Les études montrent que de 2 à 85 % des fragments laissés en place vont migrer (tableau 2). Cette migration a essentiellement lieu lors des deux premières années, puis elle se stabilise. Une étude [9] montre
• que la plupart des racines migrent (80 %) ;
• que la migration moyenne des racines est de 3,3 mm au bout de 1 an et de 4,6 mm au bout de 2 ans.
Réaliser une régénération osseuse guidée par-dessus des apex laissés en place semble réduire la migration des racines [15].
En ce qui concerne la cicatrisation parodontale en distal des deuxièmes molaires, la coronectomie ne semble pas l’altérer [18].
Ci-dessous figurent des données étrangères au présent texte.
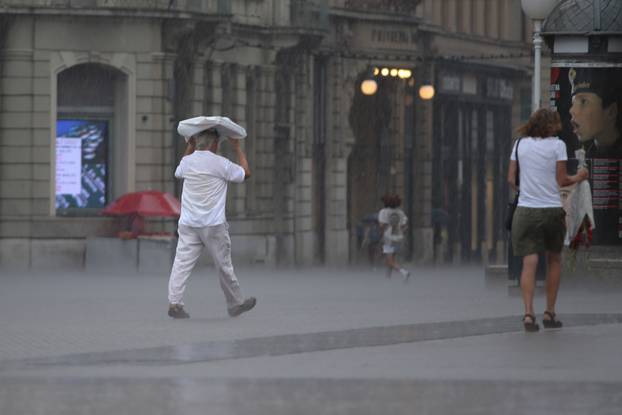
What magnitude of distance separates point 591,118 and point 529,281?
25.2ft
Une seconde intervention peut être nécessaire, le plus souvent pour retirer les fragments laissés en place et ayant migré à distance des zones à risque de lésion nerveuse. Le taux de réinterventions est en moyenne de 10 % [19].
La coronectomie des dents de sagesse mandibulaires à risque est un traitement fiable. Elle permet de prévenir les complications neurosensorielles de manière non négligeable. Ses inconvénients majeurs sont le suivi postopératoire, essentiel les deux premières années, et le risque de réintervention. Il faut cependant bien noter que la majorité des réinterventions se fait dans de bonnes conditions, les racines ayant migré en direction coronaire, à distance du nerf alvéolaire inférieur.